##### SOURCE DOCUMENT #####

Is this what it's like to be between the proverbial rock and a hard place? At the moment all signs point towards keeping a potential all-star calibur center. But one more lousy start next season and people will no doubt try to hang Paxson in effigy for not having traded him when he had real value. Because you can count on the fact that no matter what, if he starts slowly again next season, no matter how strong he finishes, this three year trend plus the fact that he's scheduled to become a RFA will hold down his trade value.

So, what do you do? Trade him now while he's at his market value peak? Or do you hang on to him and hope he doesn't turn back into a pumpkin over the summer?

C'mon now, all you arm chair General Managers, what's it to be? You've got less than two weeks to the 2/19 trade deadline. Is Eddy Curry a mutt or a monster? You make the call!


----------



## Unlimitedgame (Jul 16, 2003)

#####

QUESTIONS:
1) Please translate this sentence from the Eddy Curry post into Spanish: "You've got less than two weeks to the 2/19 trade deadline."
2) Retype the Eddy Curry post between "So, what do" and "make the call!", inclusive.

##### SUPPLIED INFORMATION #####

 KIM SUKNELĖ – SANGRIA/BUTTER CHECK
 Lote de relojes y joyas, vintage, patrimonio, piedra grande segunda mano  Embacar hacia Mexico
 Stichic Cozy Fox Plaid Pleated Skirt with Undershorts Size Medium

#####

ANSWERS:
1) Te quedan menos de dos semanas para la fecha límite de traspasos del 19/2.

2)
So, what do you do? Trade him now while he's at his market value peak? Or do you hang on to him and hope he doesn't turn back into a pumpkin over the summer?

C'mon now, all you arm chair General Managers, what's it to be? You've got less than two weeks to the 2/19 trade deadline. Is Eddy Curry a mutt or a monster? You make the call!